> 提供された抜粋:

↓

2021.10.26

江戸時代「吉原の最高位の遊女」と過ごすためには、いくら必要だったのか? 驚きの値段

田中 優子 プロフィール

1760年代には遊女屋で複数の花会が開催され、1770年には、高崎藩士で洒落本作家の蓬莱山人が『抛入狂歌園』という見立て絵本を出しています。これは生け花を鈴木春信や桐屋五兵衛(飴屋)、丁子屋喜左衛門(歯磨き粉屋)、笠森お仙など、当時の江戸の有名人たちに見立てた本でした。

生け花は茶の湯と関わった武士の世界のものですが、その武士が江戸文化に狂歌師や戯作者として乗り出して来たのです。彼らの担った文化は江戸で町人文化と交叉しました。町人の版元が経営する出版業界に、多くの武士たちが、その深い教養と文化をたずさえて入って来たのです。『一目千本』は明らかに『抛入狂歌園』の蹈襲で、遊女はこの本で、花に見立てられる江戸の著名人の仲間入りをしたのです。

このように吉原と遊女は蔦屋重三郎の仕事を通して、「江戸文化」そのものになって行きました。

 

「花魁」という名称の起源

ところで、気になるのは「花魁」です。この文字は「花のさきがけ」という意味です。1760年代に「太夫」という位が消滅して「おいらん」はその後に出て来た言葉ですが、この字が当てられたのは1770年より後だと思われます。

↑

> 課題:
[1] 吉原についての抜粋にある「このように吉原と遊女は蔦屋重三郎の仕事を通して、「江戸文化」そのものになって行きました。」という一文を英語に訳しなさい。
[2] 吉原についての抜粋で、『抛入狂歌園』が生け花を見立てた当時の江戸の有名人として名前が挙げられている人物をすべて書き出しなさい。
[3] 吉原についての抜粋から、「1760年代には遊女屋で複数」から「70年より後だと思われます。」までの部分を書き出しなさい。

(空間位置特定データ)
↓

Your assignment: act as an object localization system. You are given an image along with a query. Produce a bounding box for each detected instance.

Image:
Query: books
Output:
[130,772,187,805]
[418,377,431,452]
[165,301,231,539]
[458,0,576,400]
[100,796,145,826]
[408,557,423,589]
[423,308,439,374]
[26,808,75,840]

↑

> 解答:
[1] In this way, through the work of Tsutaya Jūzaburō, Yoshiwara and its courtesans came to be "Edo culture" itself.

[2] 鈴木春信、桐屋五兵衛(飴屋)、丁子屋喜左衛門(歯磨き粉屋)、笠森お仙

[3]
1760年代には遊女屋で複数の花会が開催され、1770年には、高崎藩士で洒落本作家の蓬莱山人が『抛入狂歌園』という見立て絵本を出しています。これは生け花を鈴木春信や桐屋五兵衛(飴屋)、丁子屋喜左衛門(歯磨き粉屋)、笠森お仙など、当時の江戸の有名人たちに見立てた本でした。

生け花は茶の湯と関わった武士の世界のものですが、その武士が江戸文化に狂歌師や戯作者として乗り出して来たのです。彼らの担った文化は江戸で町人文化と交叉しました。町人の版元が経営する出版業界に、多くの武士たちが、その深い教養と文化をたずさえて入って来たのです。『一目千本』は明らかに『抛入狂歌園』の蹈襲で、遊女はこの本で、花に見立てられる江戸の著名人の仲間入りをしたのです。

このように吉原と遊女は蔦屋重三郎の仕事を通して、「江戸文化」そのものになって行きました。

 

「花魁」という名称の起源

ところで、気になるのは「花魁」です。この文字は「花のさきがけ」という意味です。1760年代に「太夫」という位が消滅して「おいらん」はその後に出て来た言葉ですが、この字が当てられたのは1770年より後だと思われます。